Disclosure s : Wolfers reports no relevant financial disclosures. Please see the study for all other authors’ relevant financial disclosures. Tamminga and Ivleva report funding from the NIMH.

After mapping interindividual differences in brain structure, researchers found only a few brain loci had the same abnormalities in more than 2% of patients with the same schizophrenia spectrum disorder.

The study, published in JAMA Psychiatry, showed that patients with schizophrenia and with bipolar disorder differed greatly on an individual level.

“Psychiatry is now the last area of medicine in which diseases are diagnosed solely on the basis of symptoms, and biomarkers to assist treatment remain to be developed,” Thomas Wolfers, MSc, from Radboud University, the Netherlands, and colleagues wrote. “To bring precision medicine to psychiatry, large-scale international initiatives work toward stratifying mental disorders into biologically more homogeneous subtypes based on the integration of many levels of information across multiple dimensions of functioning.”

Researchers examined the degree to which case-control analyses disguise interindividual differences in brain structure in patients with schizophrenia and bipolar disorder and mapped the brain variations associated with these disorders at the individual level using cross-sectional, MRI data. The investigators measured interindividual differences in brain structure among patients with schizophrenia and bipolar disorder recruited from inpatient and outpatient clinics in the Oslo area of Norway as well as healthy controls, then computed voxel-based morphometry maps to chart the range of differences.

Overall, 218 patients with schizophrenia spectrum disorders (163 with schizophrenia and 190 with bipolar disorder) and 256 healthy individuals were included in the study. When analyzed at the individual level, Wolfers and colleagues observed frequent deviations from the normative model as well as a high degree of biological heterogeneity of both disorders.

On average, participants with schizophrenia had reduced cortical volume in the frontal regions, the cerebellum and the temporal cortex, whereas there were mainly mean deviations in cerebellar regions among those with bipolar disorder, according to the report. Moreover, these mean variances masked extreme interindividual differences, with only a few brain loci (mostly in frontal, temporal and cerebellar regions) demonstrating overlap of more than 2% among patients.

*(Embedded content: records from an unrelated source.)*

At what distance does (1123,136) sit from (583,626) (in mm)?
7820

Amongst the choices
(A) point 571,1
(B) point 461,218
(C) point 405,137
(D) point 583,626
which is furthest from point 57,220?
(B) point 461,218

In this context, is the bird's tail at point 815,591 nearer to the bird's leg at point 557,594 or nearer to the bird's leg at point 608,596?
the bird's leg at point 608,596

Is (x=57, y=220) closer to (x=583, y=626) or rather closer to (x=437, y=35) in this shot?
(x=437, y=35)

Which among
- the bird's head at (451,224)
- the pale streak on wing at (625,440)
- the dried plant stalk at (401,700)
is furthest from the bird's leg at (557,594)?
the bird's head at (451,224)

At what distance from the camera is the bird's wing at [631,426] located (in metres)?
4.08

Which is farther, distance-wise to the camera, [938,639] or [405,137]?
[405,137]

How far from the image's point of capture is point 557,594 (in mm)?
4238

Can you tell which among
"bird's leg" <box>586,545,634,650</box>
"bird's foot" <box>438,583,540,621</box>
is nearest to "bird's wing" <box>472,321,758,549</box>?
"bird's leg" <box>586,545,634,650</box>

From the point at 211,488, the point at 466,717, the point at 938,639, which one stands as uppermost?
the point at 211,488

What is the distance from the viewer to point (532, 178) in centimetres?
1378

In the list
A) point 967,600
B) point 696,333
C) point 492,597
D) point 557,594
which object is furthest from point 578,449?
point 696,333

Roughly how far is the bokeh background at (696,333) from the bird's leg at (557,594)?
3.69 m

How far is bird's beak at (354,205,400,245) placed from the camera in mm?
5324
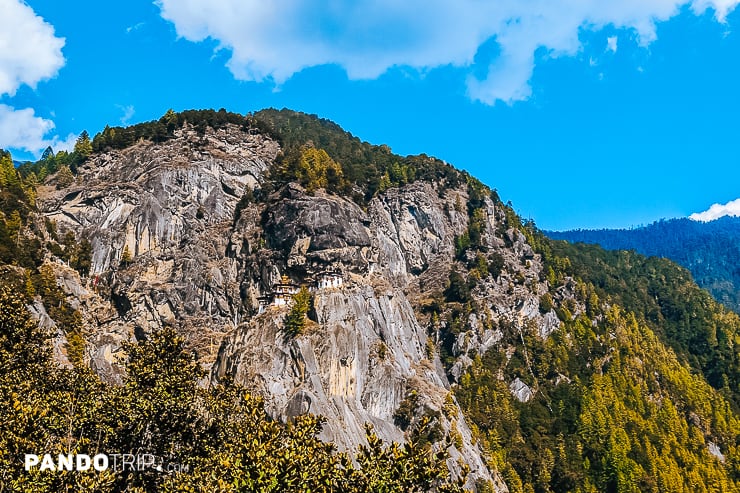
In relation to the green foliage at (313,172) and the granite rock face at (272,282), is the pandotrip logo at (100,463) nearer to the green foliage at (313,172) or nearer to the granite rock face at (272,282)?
the granite rock face at (272,282)

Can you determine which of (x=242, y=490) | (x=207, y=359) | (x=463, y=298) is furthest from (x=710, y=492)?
(x=242, y=490)

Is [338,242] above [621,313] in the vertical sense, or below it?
above

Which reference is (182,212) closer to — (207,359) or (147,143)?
(147,143)

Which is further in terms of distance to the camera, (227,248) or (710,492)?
(227,248)

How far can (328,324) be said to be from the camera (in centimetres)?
7138

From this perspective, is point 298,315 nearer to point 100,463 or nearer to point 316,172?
point 316,172

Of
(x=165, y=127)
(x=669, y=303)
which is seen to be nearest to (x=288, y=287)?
(x=165, y=127)

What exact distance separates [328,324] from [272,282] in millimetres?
16189

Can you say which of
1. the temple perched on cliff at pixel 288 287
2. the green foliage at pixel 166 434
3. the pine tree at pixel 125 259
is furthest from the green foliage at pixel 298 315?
the green foliage at pixel 166 434

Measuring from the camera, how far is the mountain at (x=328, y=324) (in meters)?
28.9

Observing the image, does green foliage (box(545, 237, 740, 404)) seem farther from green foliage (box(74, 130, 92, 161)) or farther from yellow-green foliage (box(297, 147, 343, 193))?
green foliage (box(74, 130, 92, 161))

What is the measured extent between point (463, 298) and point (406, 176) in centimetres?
3429

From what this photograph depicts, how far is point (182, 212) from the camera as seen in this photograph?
9200cm

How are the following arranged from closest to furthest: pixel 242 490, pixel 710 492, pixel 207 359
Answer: pixel 242 490
pixel 207 359
pixel 710 492
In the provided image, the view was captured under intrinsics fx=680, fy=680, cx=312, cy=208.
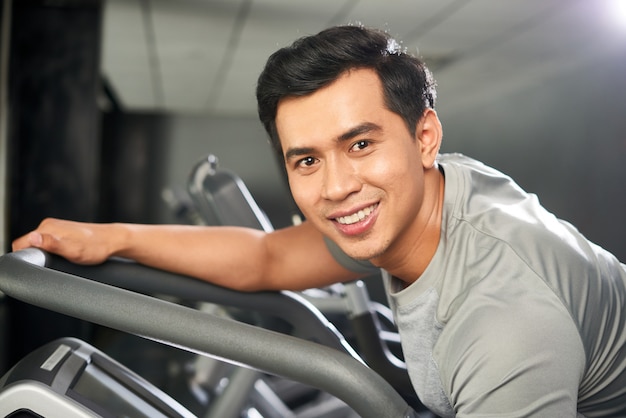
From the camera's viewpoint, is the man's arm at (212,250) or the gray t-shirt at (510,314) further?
the man's arm at (212,250)

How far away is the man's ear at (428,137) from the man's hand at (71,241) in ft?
1.78

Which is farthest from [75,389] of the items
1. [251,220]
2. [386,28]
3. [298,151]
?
[386,28]

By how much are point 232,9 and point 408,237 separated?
153 inches

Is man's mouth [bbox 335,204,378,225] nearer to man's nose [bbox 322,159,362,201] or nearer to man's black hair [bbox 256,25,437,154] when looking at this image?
man's nose [bbox 322,159,362,201]

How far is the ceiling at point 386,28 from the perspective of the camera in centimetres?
452

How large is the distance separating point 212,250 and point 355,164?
37 cm

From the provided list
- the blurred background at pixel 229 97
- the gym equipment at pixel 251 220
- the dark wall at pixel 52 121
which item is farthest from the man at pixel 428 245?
the dark wall at pixel 52 121

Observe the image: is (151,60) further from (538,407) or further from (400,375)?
(538,407)

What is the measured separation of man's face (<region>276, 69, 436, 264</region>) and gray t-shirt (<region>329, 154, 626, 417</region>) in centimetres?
7

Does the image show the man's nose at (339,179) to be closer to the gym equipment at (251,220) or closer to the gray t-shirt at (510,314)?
the gray t-shirt at (510,314)

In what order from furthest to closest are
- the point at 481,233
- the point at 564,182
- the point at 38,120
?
the point at 564,182
the point at 38,120
the point at 481,233

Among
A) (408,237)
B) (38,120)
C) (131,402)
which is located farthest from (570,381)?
(38,120)

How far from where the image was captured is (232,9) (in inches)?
182

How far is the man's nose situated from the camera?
99 cm
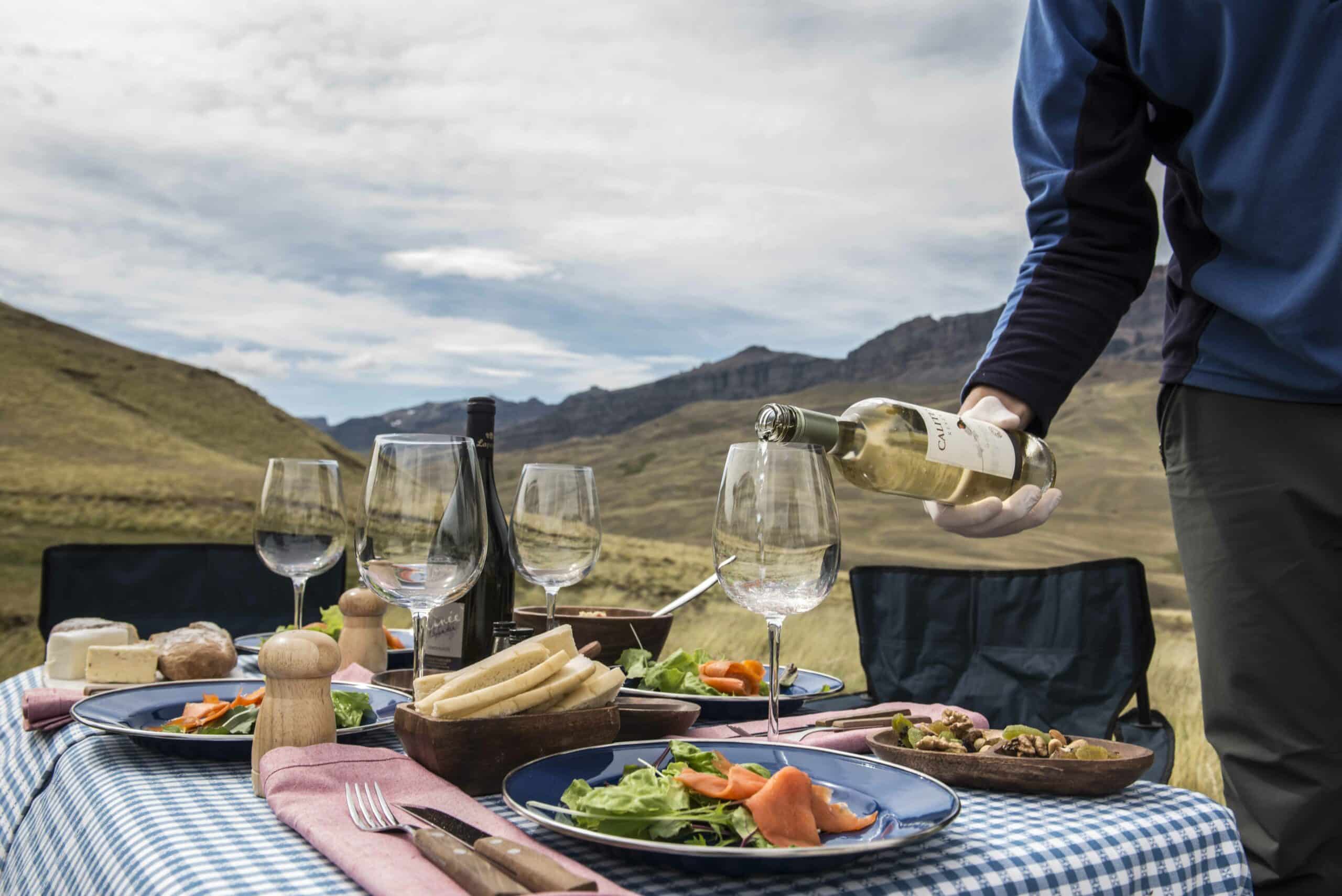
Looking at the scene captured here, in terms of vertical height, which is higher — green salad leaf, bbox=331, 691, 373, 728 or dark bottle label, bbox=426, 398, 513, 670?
dark bottle label, bbox=426, 398, 513, 670

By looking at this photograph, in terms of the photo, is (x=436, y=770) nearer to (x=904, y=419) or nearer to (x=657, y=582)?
(x=904, y=419)

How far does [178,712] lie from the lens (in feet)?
4.90

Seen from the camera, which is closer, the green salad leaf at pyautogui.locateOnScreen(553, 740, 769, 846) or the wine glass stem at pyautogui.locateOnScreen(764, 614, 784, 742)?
the green salad leaf at pyautogui.locateOnScreen(553, 740, 769, 846)

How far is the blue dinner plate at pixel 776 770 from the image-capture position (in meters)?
0.81

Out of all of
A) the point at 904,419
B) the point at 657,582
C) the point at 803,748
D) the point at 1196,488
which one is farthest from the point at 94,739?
the point at 657,582

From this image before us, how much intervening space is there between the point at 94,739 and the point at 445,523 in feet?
2.10

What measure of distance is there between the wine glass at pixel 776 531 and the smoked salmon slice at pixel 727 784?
0.26 meters

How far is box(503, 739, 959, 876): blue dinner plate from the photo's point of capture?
81cm

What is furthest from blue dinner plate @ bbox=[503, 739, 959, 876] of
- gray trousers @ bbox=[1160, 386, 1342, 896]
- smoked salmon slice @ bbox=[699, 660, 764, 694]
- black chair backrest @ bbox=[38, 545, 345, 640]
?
black chair backrest @ bbox=[38, 545, 345, 640]

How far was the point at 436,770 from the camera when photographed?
1087 millimetres

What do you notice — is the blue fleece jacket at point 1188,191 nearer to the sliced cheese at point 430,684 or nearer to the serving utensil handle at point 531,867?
the sliced cheese at point 430,684

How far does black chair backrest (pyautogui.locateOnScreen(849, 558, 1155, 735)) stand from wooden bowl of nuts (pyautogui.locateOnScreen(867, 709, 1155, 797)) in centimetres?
105

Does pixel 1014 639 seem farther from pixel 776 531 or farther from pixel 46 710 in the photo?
pixel 46 710

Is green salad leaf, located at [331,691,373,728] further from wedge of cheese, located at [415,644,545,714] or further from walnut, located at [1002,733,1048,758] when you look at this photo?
walnut, located at [1002,733,1048,758]
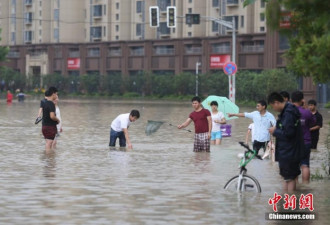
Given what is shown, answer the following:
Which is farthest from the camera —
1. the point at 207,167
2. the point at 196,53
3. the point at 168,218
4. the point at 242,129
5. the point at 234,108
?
the point at 196,53

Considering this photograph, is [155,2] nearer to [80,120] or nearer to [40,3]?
[40,3]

“Although the shift from group-level psychiatry toward precision medicine has only just started, on the basis of these results, it appears that appropriate ways to incorporate interindividual differences may determine the success of the transition,” Wolfers and colleagues wrote. “Our results suggest that a full understanding of the biological features underlying schizophrenia and bipolar disorder may not be achieved by studying the average patient but by mapping patients’ individual pathophysiologic signatures.”

Using brain-based phenotyping to advance neurobiology and understanding of serious mental illnesses is important to the future of psychiatry, Carol A. Tamminga, MD, and Elena I. Ivleva, MD, PhD, from the department of psychiatry at University of Texas Southwestern Medical School, wrote in an editorial.

“The task that psychiatry researchers have today is to make [serious mental illness] and other disorders into diagnoses with known biological bases that can be characterized by broad array of biomarkers and for which treatments can be determined by biomarker characteristics,” they wrote. “It will be a revolution in our ability to understand and treat complex brain disorders. This is not an idle exercise, but one which will establish molecular disease targets and rational treatments for intractable psychiatric disorders. It will give us diagnoses that we can rationally treat.” – by Savannah Demko

Disclosure s : Wolfers reports no relevant financial disclosures. Please see the study for all other authors’ relevant financial disclosures. Tamminga and Ivleva report funding from the NIMH.